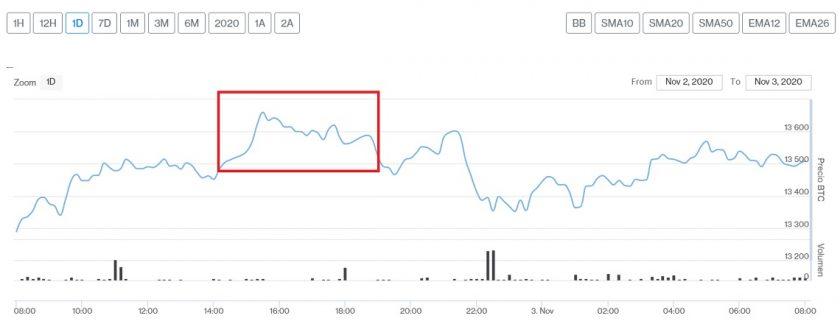 Evolución precio de Bitcoin este 3 de noviembre. Imagen de CriptoMercados DiarioBitcoin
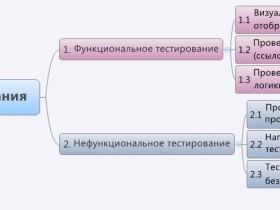 Виды тестирования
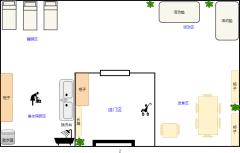 NIDO环境图-xml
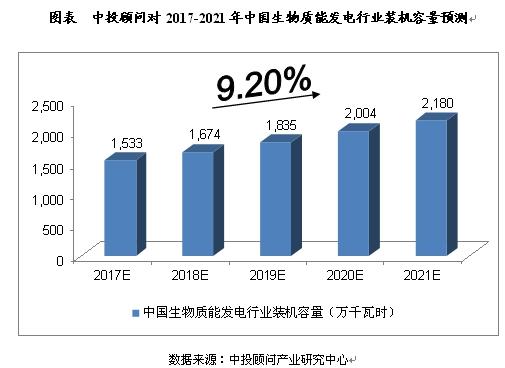 分析2017-2021年中国生物质能发电行业发展及预测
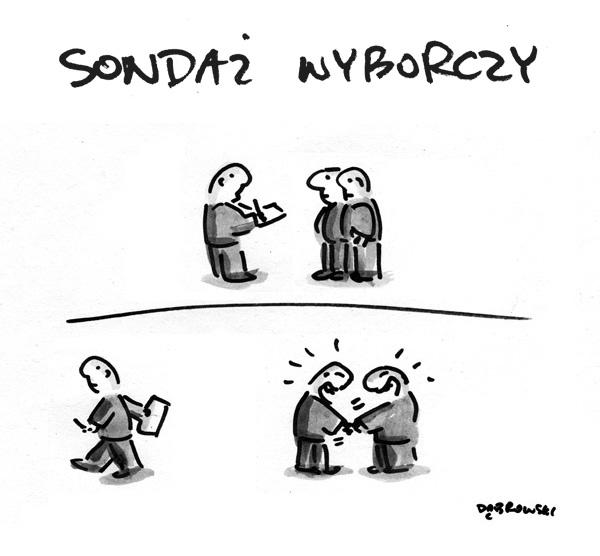 sondaz_wyborczy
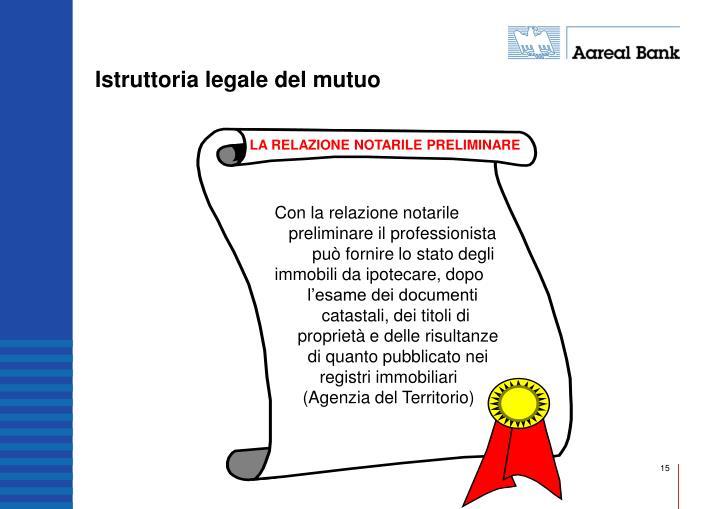 Istruttoria legale del mutuo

-=-=-=-=-

--- TASK OBJECTIVE ---
In your answer, repeat the material above in full, exactly, and without its pictures.

--- SOLUTION FOR THIS EXERCISE ---
 Evolución precio de Bitcoin este 3 de noviembre. Imagen de CriptoMercados DiarioBitcoin
 Виды тестирования
 NIDO环境图-xml
 分析2017-2021年中国生物质能发电行业发展及预测
 sondaz_wyborczy
 Istruttoria legale del mutuo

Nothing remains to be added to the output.